• _GOAL_
Swap "foliage" for "greenery" throughout the material below, leaving every other word as it is.

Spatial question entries
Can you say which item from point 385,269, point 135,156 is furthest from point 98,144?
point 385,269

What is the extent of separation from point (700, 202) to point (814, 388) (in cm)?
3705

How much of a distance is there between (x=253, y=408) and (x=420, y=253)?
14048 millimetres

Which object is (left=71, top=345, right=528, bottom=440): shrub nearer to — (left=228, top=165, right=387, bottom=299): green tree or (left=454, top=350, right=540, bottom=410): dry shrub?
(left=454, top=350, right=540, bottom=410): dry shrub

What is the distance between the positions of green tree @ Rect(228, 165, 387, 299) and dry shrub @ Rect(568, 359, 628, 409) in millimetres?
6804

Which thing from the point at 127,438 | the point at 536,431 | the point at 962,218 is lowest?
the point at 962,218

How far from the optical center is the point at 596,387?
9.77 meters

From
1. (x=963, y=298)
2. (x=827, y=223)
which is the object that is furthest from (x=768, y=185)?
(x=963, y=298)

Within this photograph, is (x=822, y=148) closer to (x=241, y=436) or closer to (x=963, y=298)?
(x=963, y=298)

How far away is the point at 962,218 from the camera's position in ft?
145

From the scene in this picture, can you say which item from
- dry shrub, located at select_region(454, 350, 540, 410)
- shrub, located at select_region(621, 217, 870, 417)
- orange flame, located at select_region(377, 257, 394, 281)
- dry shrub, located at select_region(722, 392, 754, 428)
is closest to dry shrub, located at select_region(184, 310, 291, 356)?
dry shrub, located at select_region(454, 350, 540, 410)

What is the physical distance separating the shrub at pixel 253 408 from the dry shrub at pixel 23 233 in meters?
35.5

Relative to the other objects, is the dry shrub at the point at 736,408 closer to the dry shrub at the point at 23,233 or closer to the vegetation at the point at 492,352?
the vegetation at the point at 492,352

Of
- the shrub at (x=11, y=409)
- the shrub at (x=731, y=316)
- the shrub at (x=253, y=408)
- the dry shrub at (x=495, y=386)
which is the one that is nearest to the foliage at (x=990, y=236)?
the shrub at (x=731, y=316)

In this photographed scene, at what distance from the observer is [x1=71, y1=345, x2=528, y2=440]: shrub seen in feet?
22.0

• _SOLUTION BELOW_
Can you say which item from point 385,269, point 135,156 is furthest from point 98,144?
point 385,269

What is the extent of separation from point (700, 202) to point (814, 388) (in cm)?
3705

How much of a distance is there between (x=253, y=408) and (x=420, y=253)?
14048 millimetres

Which object is (left=71, top=345, right=528, bottom=440): shrub nearer to — (left=228, top=165, right=387, bottom=299): green tree or (left=454, top=350, right=540, bottom=410): dry shrub?
(left=454, top=350, right=540, bottom=410): dry shrub

What is the distance between the positions of green tree @ Rect(228, 165, 387, 299) and dry shrub @ Rect(568, 359, 628, 409) in millimetres?
6804

Which thing from the point at 127,438 | the point at 536,431 | the point at 962,218 is lowest?
the point at 962,218

How far from the optical center is the point at 596,387?
9.77 meters

From
1. (x=963, y=298)
2. (x=827, y=223)
which is the object that is furthest from (x=768, y=185)?
(x=963, y=298)

Within this photograph, is (x=822, y=148) closer to (x=241, y=436) or closer to (x=963, y=298)?
(x=963, y=298)

How far away is the point at 962,218 from the camera's position in ft?
145

From the scene in this picture, can you say which item from
- dry shrub, located at select_region(454, 350, 540, 410)
- shrub, located at select_region(621, 217, 870, 417)
- orange flame, located at select_region(377, 257, 394, 281)
- dry shrub, located at select_region(722, 392, 754, 428)
is closest to dry shrub, located at select_region(184, 310, 291, 356)?
dry shrub, located at select_region(454, 350, 540, 410)

What is the physical distance separating the shrub at pixel 253 408 from the dry shrub at pixel 23 233 in meters?
35.5

Relative to the other objects, is the dry shrub at the point at 736,408 closer to the dry shrub at the point at 23,233 or closer to the vegetation at the point at 492,352?
the vegetation at the point at 492,352

Of
- the shrub at (x=11, y=409)
- the shrub at (x=731, y=316)
- the shrub at (x=253, y=408)
- the dry shrub at (x=495, y=386)
which is the one that is nearest to the greenery at (x=990, y=236)?
the shrub at (x=731, y=316)

In this photographed scene, at what distance from the observer is [x1=71, y1=345, x2=528, y2=440]: shrub seen in feet?
22.0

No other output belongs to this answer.